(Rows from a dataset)

-------------------------

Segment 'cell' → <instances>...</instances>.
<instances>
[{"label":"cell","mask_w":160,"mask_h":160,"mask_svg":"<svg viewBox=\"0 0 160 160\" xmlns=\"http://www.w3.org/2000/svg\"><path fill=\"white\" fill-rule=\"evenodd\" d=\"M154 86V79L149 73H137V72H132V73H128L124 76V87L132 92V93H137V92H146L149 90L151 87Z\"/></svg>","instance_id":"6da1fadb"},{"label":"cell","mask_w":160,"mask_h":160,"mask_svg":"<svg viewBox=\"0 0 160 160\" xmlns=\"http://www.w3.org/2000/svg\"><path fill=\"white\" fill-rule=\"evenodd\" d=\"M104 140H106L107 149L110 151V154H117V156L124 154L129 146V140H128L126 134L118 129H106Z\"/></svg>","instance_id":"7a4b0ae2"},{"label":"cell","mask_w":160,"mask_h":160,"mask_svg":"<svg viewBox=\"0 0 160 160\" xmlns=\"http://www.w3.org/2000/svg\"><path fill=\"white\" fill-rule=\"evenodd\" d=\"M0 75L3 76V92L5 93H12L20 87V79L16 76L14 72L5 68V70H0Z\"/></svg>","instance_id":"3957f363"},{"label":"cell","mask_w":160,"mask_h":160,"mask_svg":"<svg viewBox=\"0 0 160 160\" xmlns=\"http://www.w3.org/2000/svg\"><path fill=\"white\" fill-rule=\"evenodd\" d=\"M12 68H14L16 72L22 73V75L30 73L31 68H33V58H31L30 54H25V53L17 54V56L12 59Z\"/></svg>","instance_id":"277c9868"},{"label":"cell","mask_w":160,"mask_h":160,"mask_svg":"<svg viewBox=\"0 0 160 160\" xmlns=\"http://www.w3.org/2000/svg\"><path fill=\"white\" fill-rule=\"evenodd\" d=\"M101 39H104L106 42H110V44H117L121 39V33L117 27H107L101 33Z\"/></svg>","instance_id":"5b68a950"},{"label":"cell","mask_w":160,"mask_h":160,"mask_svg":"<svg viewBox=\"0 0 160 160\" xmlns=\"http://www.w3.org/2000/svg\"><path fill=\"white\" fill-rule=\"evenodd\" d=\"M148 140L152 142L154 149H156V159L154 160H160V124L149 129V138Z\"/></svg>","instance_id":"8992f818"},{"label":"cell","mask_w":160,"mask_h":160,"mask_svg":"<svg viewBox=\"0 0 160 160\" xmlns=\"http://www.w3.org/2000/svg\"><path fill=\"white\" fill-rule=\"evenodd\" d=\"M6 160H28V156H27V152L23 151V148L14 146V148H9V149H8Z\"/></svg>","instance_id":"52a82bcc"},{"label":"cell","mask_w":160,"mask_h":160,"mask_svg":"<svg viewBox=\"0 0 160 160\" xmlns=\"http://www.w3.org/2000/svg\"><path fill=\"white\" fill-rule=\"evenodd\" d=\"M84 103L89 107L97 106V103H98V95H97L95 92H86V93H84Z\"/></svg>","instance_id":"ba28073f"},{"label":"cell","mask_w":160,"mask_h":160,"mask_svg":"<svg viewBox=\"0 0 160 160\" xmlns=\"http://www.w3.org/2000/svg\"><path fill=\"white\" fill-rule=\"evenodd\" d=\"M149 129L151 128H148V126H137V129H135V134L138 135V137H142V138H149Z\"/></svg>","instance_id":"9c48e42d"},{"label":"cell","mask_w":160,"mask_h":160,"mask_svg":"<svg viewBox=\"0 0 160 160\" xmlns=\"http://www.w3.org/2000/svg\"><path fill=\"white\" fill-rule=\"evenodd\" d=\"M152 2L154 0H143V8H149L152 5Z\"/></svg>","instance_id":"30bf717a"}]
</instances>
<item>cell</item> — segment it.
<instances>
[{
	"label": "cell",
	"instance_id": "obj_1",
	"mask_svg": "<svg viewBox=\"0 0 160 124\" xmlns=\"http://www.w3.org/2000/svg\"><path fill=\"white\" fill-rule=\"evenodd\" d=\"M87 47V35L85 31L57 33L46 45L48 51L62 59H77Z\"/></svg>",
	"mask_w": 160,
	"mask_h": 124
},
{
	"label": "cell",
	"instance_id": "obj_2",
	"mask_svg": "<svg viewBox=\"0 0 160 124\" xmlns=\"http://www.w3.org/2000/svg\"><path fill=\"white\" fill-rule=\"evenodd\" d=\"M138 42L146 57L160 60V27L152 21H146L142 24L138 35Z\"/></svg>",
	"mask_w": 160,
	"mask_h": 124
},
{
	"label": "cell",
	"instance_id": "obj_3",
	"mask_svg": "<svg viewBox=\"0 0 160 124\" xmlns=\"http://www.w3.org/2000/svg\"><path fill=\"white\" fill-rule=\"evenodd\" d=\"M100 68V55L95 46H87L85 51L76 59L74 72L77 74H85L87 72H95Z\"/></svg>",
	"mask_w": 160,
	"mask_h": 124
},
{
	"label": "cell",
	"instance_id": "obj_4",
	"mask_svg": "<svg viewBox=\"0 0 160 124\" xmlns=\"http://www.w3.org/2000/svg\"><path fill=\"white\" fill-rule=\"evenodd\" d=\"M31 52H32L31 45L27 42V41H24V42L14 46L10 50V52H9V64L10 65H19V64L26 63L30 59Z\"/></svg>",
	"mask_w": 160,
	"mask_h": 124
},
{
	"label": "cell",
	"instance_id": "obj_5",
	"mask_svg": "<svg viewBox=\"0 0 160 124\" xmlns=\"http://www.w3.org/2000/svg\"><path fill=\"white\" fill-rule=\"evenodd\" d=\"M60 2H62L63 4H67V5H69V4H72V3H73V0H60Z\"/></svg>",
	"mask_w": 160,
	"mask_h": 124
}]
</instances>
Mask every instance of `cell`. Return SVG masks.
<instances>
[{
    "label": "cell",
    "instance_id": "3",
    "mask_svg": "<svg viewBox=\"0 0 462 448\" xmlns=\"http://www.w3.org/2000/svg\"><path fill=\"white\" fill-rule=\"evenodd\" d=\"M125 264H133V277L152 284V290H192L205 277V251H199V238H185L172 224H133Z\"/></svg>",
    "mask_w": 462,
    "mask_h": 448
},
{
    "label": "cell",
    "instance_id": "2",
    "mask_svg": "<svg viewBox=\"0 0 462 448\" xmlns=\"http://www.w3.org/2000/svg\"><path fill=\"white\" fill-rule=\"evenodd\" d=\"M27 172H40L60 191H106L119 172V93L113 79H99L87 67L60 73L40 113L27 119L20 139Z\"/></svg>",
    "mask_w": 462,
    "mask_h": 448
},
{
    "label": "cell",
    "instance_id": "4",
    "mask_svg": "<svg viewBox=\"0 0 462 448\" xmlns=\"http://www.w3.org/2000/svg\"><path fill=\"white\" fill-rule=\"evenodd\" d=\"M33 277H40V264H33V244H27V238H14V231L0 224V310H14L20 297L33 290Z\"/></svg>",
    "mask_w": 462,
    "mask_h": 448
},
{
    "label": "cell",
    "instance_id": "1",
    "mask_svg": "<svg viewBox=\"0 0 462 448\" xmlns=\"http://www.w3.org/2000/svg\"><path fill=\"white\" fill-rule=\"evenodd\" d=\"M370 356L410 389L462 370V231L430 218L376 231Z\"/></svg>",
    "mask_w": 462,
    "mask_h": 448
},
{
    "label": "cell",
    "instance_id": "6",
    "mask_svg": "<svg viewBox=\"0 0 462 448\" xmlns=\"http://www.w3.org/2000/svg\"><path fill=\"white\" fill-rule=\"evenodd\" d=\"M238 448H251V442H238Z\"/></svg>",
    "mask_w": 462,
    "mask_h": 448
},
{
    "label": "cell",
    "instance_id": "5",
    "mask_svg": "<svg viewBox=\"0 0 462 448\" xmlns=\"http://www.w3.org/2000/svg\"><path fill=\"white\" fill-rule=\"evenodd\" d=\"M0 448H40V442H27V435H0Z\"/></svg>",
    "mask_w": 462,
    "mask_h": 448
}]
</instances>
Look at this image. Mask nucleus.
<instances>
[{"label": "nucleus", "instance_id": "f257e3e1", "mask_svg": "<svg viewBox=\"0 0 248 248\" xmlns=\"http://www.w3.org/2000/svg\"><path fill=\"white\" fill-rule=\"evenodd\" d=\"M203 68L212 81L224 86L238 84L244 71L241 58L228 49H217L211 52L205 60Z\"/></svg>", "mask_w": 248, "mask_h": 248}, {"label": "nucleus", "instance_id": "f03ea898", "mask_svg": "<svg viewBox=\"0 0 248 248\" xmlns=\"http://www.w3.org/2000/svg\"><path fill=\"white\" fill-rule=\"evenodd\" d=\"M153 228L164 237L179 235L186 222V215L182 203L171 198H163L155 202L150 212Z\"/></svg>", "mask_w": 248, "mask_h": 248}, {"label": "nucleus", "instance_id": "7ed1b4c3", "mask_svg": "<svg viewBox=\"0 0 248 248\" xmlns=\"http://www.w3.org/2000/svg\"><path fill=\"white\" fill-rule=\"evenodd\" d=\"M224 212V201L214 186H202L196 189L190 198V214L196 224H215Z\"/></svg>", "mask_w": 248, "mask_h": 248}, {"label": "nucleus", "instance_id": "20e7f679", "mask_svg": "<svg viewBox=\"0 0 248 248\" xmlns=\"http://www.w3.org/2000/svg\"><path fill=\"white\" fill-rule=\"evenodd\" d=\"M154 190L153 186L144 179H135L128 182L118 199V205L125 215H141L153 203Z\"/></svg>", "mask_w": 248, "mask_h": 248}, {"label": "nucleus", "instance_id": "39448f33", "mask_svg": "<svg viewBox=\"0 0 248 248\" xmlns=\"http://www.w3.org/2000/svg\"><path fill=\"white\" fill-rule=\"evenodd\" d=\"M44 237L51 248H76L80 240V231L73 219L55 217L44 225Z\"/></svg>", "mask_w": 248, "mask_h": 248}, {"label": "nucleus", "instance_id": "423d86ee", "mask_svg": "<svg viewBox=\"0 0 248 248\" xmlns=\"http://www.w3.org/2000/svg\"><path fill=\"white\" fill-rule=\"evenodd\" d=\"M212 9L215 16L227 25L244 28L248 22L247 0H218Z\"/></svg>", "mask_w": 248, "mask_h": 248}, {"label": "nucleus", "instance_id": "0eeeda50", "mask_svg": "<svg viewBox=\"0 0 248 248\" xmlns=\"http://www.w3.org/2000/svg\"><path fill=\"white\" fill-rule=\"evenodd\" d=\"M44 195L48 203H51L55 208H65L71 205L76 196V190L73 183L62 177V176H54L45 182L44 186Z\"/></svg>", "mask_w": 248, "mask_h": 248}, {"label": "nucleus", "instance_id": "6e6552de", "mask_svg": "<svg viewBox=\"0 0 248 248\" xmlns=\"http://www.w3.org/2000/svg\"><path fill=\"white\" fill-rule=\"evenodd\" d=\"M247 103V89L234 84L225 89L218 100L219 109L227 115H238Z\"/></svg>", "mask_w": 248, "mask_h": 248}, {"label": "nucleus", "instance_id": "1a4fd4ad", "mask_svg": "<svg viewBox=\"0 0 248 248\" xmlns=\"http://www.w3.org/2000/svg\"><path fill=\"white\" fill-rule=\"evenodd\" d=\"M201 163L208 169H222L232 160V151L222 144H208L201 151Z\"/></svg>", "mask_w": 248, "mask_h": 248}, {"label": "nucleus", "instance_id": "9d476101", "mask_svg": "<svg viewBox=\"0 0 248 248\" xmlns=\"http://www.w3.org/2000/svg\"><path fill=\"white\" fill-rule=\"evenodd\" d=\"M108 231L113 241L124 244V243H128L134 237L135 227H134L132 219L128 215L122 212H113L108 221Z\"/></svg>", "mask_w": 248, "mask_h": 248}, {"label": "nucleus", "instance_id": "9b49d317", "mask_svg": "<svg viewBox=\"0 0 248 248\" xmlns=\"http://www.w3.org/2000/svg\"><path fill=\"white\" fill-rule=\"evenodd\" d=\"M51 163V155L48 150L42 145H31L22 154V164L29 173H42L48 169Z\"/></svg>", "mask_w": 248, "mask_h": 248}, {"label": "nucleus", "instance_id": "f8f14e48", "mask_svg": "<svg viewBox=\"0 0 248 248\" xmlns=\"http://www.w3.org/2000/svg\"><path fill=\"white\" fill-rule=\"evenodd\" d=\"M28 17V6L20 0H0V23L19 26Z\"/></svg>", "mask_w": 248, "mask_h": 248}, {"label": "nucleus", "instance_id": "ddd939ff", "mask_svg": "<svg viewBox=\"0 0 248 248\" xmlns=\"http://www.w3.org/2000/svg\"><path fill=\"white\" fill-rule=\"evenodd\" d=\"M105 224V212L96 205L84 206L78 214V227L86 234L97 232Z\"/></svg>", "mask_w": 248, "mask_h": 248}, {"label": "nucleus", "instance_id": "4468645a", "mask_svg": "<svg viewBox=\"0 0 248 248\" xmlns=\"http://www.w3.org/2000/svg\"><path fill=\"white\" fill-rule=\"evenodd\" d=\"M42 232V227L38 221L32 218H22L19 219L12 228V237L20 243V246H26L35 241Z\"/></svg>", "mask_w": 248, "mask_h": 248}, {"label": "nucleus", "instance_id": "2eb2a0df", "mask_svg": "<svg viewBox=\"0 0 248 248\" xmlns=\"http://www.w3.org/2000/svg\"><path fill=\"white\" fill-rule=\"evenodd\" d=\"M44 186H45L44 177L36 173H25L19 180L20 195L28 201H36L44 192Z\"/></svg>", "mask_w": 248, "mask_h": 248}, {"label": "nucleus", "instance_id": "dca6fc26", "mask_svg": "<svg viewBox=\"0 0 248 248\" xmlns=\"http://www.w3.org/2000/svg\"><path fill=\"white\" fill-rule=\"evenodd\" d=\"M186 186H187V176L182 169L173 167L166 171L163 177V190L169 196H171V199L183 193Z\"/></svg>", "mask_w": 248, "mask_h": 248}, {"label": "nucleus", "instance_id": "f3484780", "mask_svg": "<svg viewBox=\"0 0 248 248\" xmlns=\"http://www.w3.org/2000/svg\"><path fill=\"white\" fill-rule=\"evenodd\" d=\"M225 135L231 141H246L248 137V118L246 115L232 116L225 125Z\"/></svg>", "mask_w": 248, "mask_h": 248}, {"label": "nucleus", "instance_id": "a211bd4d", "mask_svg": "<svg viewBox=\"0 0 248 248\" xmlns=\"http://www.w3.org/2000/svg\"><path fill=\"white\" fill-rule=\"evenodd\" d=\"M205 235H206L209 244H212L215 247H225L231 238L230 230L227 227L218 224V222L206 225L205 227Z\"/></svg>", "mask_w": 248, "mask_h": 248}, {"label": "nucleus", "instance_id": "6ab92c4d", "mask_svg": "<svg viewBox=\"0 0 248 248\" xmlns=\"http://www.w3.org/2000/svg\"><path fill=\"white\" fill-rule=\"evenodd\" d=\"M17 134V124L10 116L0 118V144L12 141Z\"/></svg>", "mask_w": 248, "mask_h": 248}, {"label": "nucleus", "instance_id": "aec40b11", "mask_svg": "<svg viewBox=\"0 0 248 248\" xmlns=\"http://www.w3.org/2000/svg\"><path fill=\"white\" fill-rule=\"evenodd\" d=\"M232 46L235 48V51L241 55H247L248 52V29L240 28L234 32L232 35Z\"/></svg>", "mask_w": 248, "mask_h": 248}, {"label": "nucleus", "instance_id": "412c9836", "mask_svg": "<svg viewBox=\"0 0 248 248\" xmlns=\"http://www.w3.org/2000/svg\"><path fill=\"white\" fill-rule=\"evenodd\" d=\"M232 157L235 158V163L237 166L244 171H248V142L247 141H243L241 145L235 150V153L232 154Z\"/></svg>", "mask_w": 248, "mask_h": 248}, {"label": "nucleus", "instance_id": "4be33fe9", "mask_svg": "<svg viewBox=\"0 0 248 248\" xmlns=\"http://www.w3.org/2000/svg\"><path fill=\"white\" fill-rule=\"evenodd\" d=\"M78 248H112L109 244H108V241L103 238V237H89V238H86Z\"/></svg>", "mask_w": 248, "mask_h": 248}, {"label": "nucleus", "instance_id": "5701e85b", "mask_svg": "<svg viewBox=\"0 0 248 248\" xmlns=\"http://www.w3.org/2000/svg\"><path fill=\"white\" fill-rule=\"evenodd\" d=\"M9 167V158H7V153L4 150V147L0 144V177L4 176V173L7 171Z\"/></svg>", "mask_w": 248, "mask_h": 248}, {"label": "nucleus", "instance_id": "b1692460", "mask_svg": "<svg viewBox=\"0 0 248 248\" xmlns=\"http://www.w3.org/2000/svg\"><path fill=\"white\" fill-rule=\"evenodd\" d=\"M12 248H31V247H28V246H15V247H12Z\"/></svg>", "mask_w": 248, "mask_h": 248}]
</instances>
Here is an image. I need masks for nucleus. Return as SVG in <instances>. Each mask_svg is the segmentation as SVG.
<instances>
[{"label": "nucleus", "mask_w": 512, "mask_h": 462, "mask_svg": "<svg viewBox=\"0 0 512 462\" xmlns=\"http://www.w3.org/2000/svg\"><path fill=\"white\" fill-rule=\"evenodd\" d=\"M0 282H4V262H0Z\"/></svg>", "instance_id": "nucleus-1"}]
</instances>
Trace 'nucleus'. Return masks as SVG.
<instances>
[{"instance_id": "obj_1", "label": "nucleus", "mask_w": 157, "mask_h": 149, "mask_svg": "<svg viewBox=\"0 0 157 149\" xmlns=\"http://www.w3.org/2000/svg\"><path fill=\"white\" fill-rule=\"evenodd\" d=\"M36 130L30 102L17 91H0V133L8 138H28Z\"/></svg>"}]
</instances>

-------------------------

TASK DIRECTIONS:
Locate each line in the entries above that contains the word "Return", and copy those lines.

REPLY TO THE EXERCISE:
Mask every instance of `cell`. Return SVG masks.
Here is an image. I need masks for nucleus. Return as SVG in <instances>. Each mask_svg is the segmentation as SVG.
Trace 'nucleus'. Return masks as SVG.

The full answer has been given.